「……その姿になってもやっぱり大きいなお前は」
何もかもが燃え盛り、生命の息吹が微かとなった大地に男は立っていた。とは言え、男は今を生きる生者ではない。かつて、この世界に生きていたかもしれない陰法師。汎人類史に置いては英霊と呼ばれる存在だ。だが、此処は異聞帯であり、人類史の介入を許していない妖精郷。座が存在しないこの世界に何故、英霊が立っているのか。
「バーゲスト。この馬鹿真面目が。妖精が許せないからって、何もお前が其方に堕ちる理由はないだろうに」
その剣はただの鉄で錬成されたもの。星が生み出したものでも、星に引けも劣らない伝承がある訳でもないただの剣。けれど、男の手には馴染む無二の相棒にして、彼女との思い出が宿った一振り。
「それがバーゲストの良いところでしょ?」
姿亡き声が響く。それに同意する様に、男の身体に宿る数多の騎士達が声なき声を上げる。男はそれに笑みを浮かべ、剣を天に掲げる。
「あぁ、そうだな!そうだとも!アドニスの言う通りだ。

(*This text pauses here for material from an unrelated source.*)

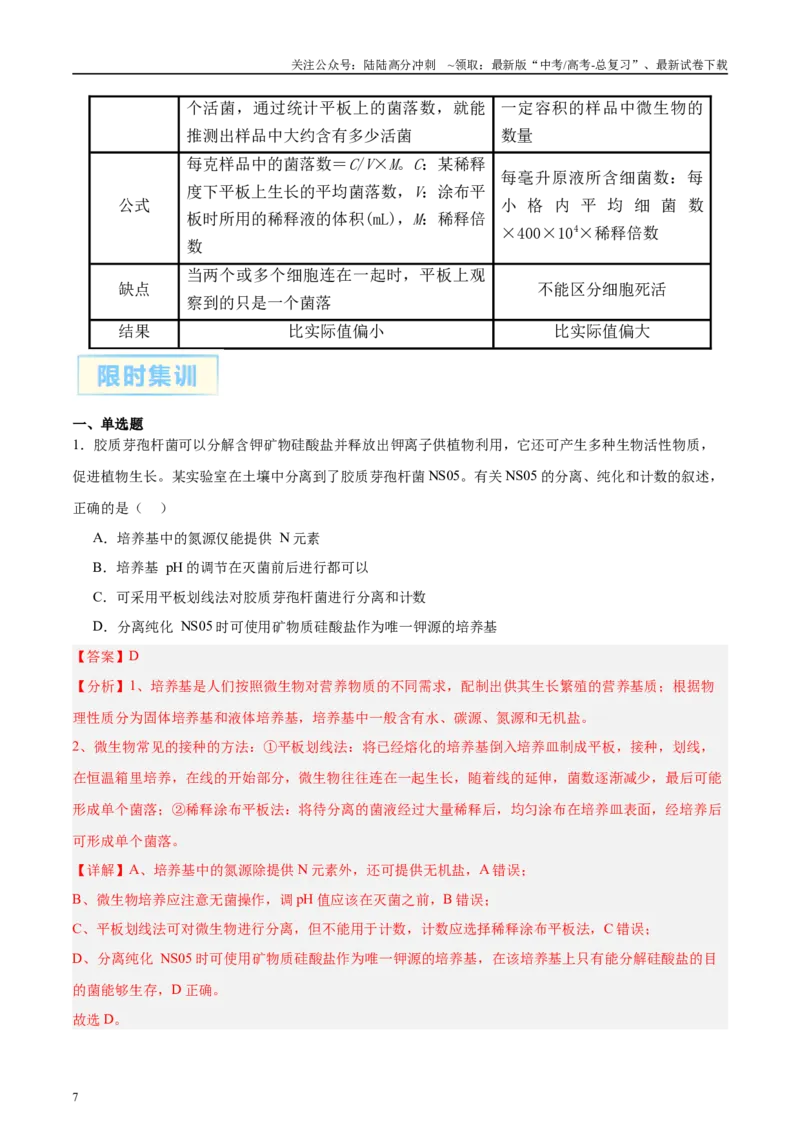 《微专题9微生物的培养技术解析版_06-生物-高考总复习_专项复习_2025年_2025年高考生物考前冲刺微专题限时练（全国通用）_资料》第7页预览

だから、我らはこうして集い一つとなったのだからな!獣の厄災、いや妖精騎士ガウェイン。そして、我らが愛しきバーゲスト!!この声が届いているかは分からないが、一つ問うぞ。助けは必要か!!!」
眼前に迫る黒き獣に男は問いかける。燃え盛る大地を歩き、全てを破壊していくその姿に理性が宿っているとはとても思えない。言語を理解するだけの知性が宿っているとはとても思えない。現に獣は足を止める事なく、大地を踏み締め進み続ける。
『ガァァァァァァ!!!』
立ち塞がる小さき騎士に獣は吼える。その叫びを聞きながら騎士は高らかに宣言する。一切の迷いなく、獣の眼を見ながら。
「分かった。騎士として、これ以上の蛮行は見逃せない。故に、お前を殺してでも止めるぞ!!我が名は、妖精騎士マシュー!!バーゲストに愛された騎士達の集合体の代表者にして、汎人類史で君が認めた騎士と同じ名を持つ者!いざ、参る!!!」
何故、彼がこの場にいるのか。それは、バーゲストに喰われてなお彼女が心配で留まっていた過保護な恋人達の魂と、愛しい妖精の叫びを聞いて大人しくしていられなかったから。奇しくも、汎人類史の者たちが英霊召喚なる下地を作ってくれていたから。英霊が居ない妖精郷でも、騎士の概念は存在していた事。そして、その騎士としてバーゲストが認めた者の名前がマシュであった事。それらの軌跡が極々細い可能性を辿り、彼をサーヴァントとして現界させるに値する結果となったのだ。
「うぉぉぉぉぉ!!」
ただ、愛しい者が泣く光景をこれ以上見たくない。そんな
そして、それは遥か遠い星見の天文台で。
「いたたっ!!バーゲスト、痛いって!」
「その程度ですか!もっと鍛え直す必要がありますね」
厄災も何もない、世界で隣で笑い合う。そんなありふれた当たり前の幸福な光景に繋がる……のかもしれない。
「私が食事を用意して差し上げます。それで力を付けてくださいね」
「ははっ、そりゃ楽しみだ」
サーヴァント:マシュー。クラス:セイバー。星1
妖精騎士バーゲストが愛した騎士達の集合体。人格として表に出ているのはマシュー、姿亡き声としてアドニスがいる。バーゲストが心配だからという理由で、カルデアまで来た愛のあるサーヴァント。